Immigrant family raids drive wedge between Obama and other Democrats
WASHINGTON (AP) – Federal immigration raids have wrenched open new divides between President Barack Obama and his Democratic allies, including the woman who hopes to replace him, Hillary Clinton.
On Tuesday, with the president due to arrive on Capitol Hill within hours to deliver his final State of the Union Address, House Democrats gathered at a press conference to denounce his policies and release a letter signed by nearly 150 lawmakers calling for deportation raids to stop.
"It's just unacceptable," said Democratic Rep. Luis Gutierrez of Illinois. "I've been 99.9 percent with this president of the United States but in this particular case, when his administration sows the seeds of terror throughout the immigrant community of the United States and millions of people are affected, that's what I'm going to concern myself with."
That came after Clinton broke with Obama on the issue at a forum in Iowa Monday night, also calling for the raids to end. "I do not think the raids are an appropriate tool to enforce the immigration laws. In fact, I think they are divisive, they are sowing discord and fear," she said. Fellow Democratic hopefuls Sen. Bernie Sanders of Vermont and former Gov. Martin O'Malley of Maryland have adopted similar stances.
The Obama administration has defended the holiday-season raids that resulted in detentions of 121 people, many from Central America. They point to a spike in families and children arriving at the U.S. southern border from Central America, which has prompted fears of another border crisis like the one that dominated national news during the summer of 2014.
This time it would come amid a presidential race where immigration is already a fraught topic, with Republican front-runner Donald Trump insisting he would deport everyone here illegally while Sens. Ted Cruz of Texas and Marco Rubio of Florida exchange barbs about who has the stronger record on this issue. Trump has praised the raids and taken credit for them.
"Our desire to make clear that individuals should not embark on the dangerous journey from Central America to the Southwest border — that's a case that we've tried to tell in a variety of ways," said White House Press Secretary Josh Earnest.
"It was only after individuals had exhausted the legal remedies available to them ... was a decision made to remove them," he said.
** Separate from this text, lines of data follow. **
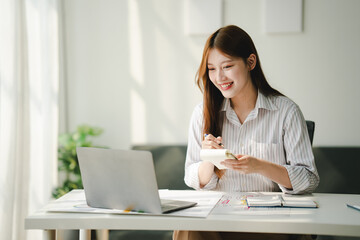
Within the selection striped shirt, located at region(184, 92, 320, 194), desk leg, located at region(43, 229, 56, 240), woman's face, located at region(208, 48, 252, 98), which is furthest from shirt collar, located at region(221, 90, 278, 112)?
desk leg, located at region(43, 229, 56, 240)

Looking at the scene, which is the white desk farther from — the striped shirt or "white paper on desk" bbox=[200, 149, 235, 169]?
the striped shirt

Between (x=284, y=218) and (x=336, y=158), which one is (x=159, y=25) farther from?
(x=284, y=218)

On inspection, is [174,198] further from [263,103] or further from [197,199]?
[263,103]

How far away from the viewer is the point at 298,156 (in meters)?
1.78

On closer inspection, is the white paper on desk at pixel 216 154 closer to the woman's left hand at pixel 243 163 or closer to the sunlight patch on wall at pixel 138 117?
the woman's left hand at pixel 243 163

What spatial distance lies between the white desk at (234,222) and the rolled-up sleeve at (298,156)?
0.79 ft

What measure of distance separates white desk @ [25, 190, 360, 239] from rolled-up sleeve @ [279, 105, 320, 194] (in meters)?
0.24

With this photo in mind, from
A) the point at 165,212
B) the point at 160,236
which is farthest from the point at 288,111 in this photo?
the point at 160,236

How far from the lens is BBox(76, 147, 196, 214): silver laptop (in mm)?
1330

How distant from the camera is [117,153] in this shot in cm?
137

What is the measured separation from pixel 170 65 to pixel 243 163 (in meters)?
1.85

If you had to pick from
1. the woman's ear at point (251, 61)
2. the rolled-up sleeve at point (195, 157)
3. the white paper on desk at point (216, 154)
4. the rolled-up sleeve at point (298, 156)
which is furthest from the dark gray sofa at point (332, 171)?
the white paper on desk at point (216, 154)

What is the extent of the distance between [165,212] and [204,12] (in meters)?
2.15

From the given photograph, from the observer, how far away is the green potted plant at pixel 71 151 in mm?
3117
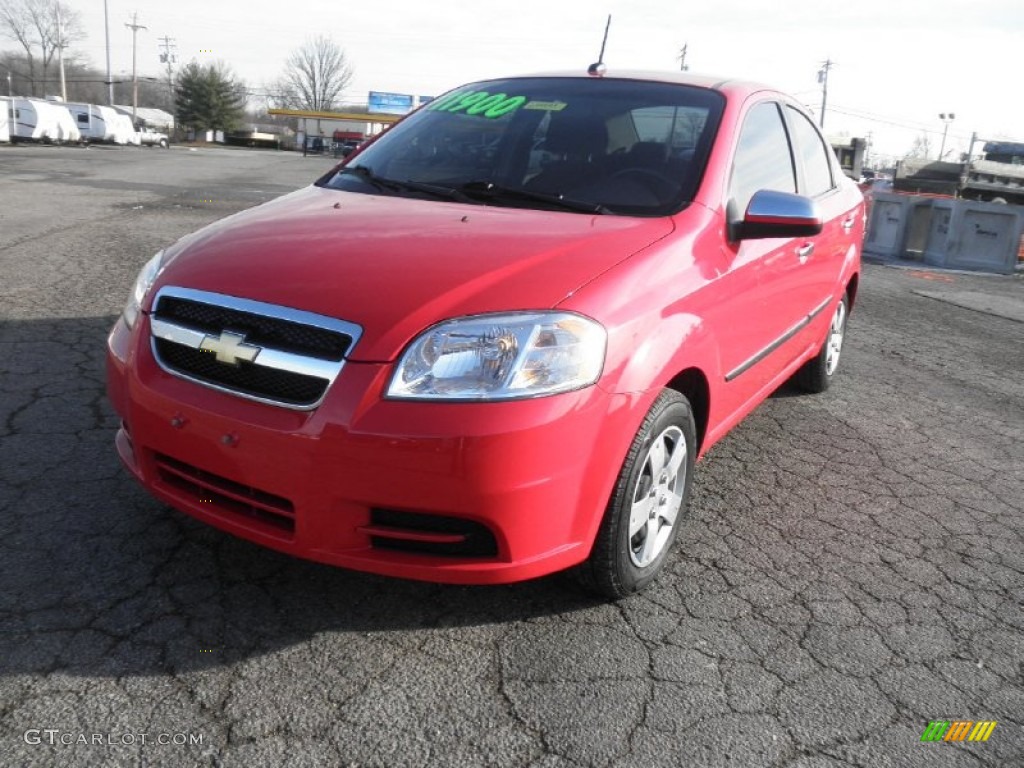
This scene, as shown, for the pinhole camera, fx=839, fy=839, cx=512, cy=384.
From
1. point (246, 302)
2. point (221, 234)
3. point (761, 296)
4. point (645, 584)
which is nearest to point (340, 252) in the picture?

The administration has shown no sign of backing off its approach, though Senate Minority Leader Harry Reid, D-Nev., created confusion on that question Tuesday when he told reporters he'd spoken with Homeland Security Secretary Jeh Johnson and "I think you're going to find a pause in these deportations." Aides later insisted Reid simply meant to suggest that he hoped there would be a pause.
Earlier, the administration sent White House Counsel Neil Eggleston to meet privately with House Democrats, including Minority Leader Nancy Pelosi. But despite what all involved described publicly as a cordial meeting, neither side seemed ready to budge. Democratic aides said Eggleston expressed concerns about the Democrats' approach and the potential impact it could have on the administration's hopes of defending Obama's deportation-relief policies before the Supreme Court.
Administration officials have repeatedly emphasized that they have focused on people who have arrived in this country recently, in line with new deportation priorities announced in late 2014, at the same time Obama announced an expanded deportation relief program, promising to temporarily lift the threat of removal for millions.
The goodwill from those deferment programs was fleeting, in part because they're tied up in court. The White House now finds itself making some of the same arguments it made earlier in Obama's administration, when activists labeled him "deporter in chief" for presiding over record deportations while failing to persuade Republicans to support immigration reform legislation. Officials say the administration has a responsibility to enforce the law and in this case there is a further responsibility not to encourage people to take a very dangerous journey.
New figures Tuesday showed that arrivals of families and unaccompanied children from Central America from October to December shot up to well over double the amount from the same period the previous year. The numbers could go even higher beginning in February and early spring, when arrivals traditionally increase, potentially eclipsing the levels that produced the 2014 crisis.
Many are fleeing brutal gang warfare in El Salvador, Honduras and Guatemala, the same countries whose violence and instability forced women and kids to make the dangerous trip north two years ago, overwhelming U.S. facilities and producing disturbing images of frightened children huddling in Border Patrol facilities. Such images remain vivid to policymakers, and avoiding a repeat is a priority.
Administration officials say they are better prepared than they were in 2014 for a new influx, including increased capacity to house children. But the administration has limited strategies to stem the tide. They have stepped up advertising in Central American countries to warn of the dangers of the trip and point to $750 million in a year-end spending bill to help those nations.